Almost no one questions the assertion that ObamaCare and its impact on the national debt are devastating for the future of America.

Nile Gardiner, a D.C.-based foreign affairs analyst for the British Telegraph, wrote, "America is sinking under Obama's towering debt." Thomas R. Eddlem, in the New American, wrote, "CBO Labels Current U.S. Debt Path 'Unsustainable.'" While such headlines are alarmist, they are accurate. While Greece has already faced a financial meltdown and the U.K. is launching austerity measures to deal with its debt crisis, the Obama administration is ignoring the warning signs about the nation's debt crisis and downplaying the devastating report from the CBO.

The CBO report notes that the federal debt will likely reach 62 percent of GDP by the end of this year. One projection is that the debt-to-GDP ratio will be 80 percent by 2035, and another projection is far bleaker -- 87 percent by 2020. That latter, more likely scenario means "the growing imbalance between revenues and noninterest spending, combined with spiraling interest payments, would swiftly push debt to unsustainable levels.
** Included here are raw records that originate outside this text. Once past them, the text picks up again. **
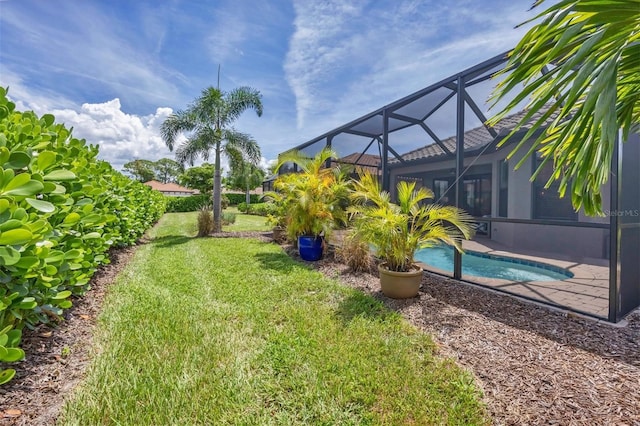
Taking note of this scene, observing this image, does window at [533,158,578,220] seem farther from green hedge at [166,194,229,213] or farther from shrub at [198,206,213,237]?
green hedge at [166,194,229,213]

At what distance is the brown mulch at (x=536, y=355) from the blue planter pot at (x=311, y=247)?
2506 mm

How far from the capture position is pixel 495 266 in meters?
6.74

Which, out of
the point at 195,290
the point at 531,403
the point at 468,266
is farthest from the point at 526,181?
the point at 195,290

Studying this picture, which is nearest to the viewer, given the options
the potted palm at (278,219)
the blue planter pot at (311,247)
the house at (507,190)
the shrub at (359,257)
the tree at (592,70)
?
the tree at (592,70)

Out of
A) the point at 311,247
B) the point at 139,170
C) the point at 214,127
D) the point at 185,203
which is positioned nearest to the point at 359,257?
the point at 311,247

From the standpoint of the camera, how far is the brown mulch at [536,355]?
6.47 feet

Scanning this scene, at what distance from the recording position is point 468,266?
6902mm

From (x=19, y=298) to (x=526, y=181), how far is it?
35.5ft

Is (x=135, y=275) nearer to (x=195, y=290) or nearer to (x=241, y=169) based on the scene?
(x=195, y=290)

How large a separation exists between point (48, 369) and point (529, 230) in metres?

Debt as a share of GDP would exceed its historical peak of 109 percent by 2025 and would reach 185 percent in 2035." As the CBO noted, such numbers are "uncharted territory." Put simply and appallingly, these numbers mean that "health care costs, Social Security and interest on the national debt will exceed all tax money coming in to the federal government by 2035."
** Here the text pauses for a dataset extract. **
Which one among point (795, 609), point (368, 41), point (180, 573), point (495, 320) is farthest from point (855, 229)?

Such an unheard of level of debt to GDP would "reduce national saving, leading to higher interest rates, more borrowing from abroad, and less domestic investment -- which, in turn, would lower income growth in the United States. Growing debt would also reduce lawmakers' ability to respond to economic downturns and other challenges."
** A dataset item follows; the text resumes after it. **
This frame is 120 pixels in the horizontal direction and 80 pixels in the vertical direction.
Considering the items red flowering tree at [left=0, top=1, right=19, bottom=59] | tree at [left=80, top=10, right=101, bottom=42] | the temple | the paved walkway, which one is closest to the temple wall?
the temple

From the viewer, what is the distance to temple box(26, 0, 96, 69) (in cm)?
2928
In other words, the U.S. would face an unprecedented fiscal crisis that would lead, inevitably, to America's decline and to international instability of unimaginable dimensions. John Shaw, at MarketNews.com, described previous CBO reports as seeming like a car headed "steadily, inexorably, toward a cliff and nobody seems able or willing to grab the steering wheel or slam on the brakes. Ahead a calamitous event looms." Shaw claims that this year's report is similar, only worse. "The car is still moving toward great danger, the cliff seems closer, the fall ahead seems more dangerous than ever -- and the margin for error is almost gone."

Sadly, Shaw's dismal picture is not sobering enough. Douglas W. Elmendorf, director of the CBO, noted that the nation's debt to GDP surged from 40 percent to 62 percent in just two years. Elmendorf's most realistic scenario is 87 percent debt to GDP by 2020, 223 percent by 2040, and a "mind boggling" 854 percent by 2080. All this, Elmendorf said, "could include higher interest rates, more foreign borrowing, less private investment and lower income growth, if not a full-blown fiscal crisis."

Note that nobody is talking about dismantling the out-of-control entitlement system, including ObamaCare, which is the cause of this crisis. Instead, the proposed "cures" include continuing with business as usual and "piling on" America's already beleaguered middle class. Those who recommend increasing revenues and cutting spending acknowledge that it would be an intricate balancing act, where the wrong action at the wrong time could make the "sharp deterioration in the fiscal situation" even worse. The situation is bad. And, as Robert Reich, former U.S. Secretary of Labor, said, "The booster rockets for getting us beyond it are failing."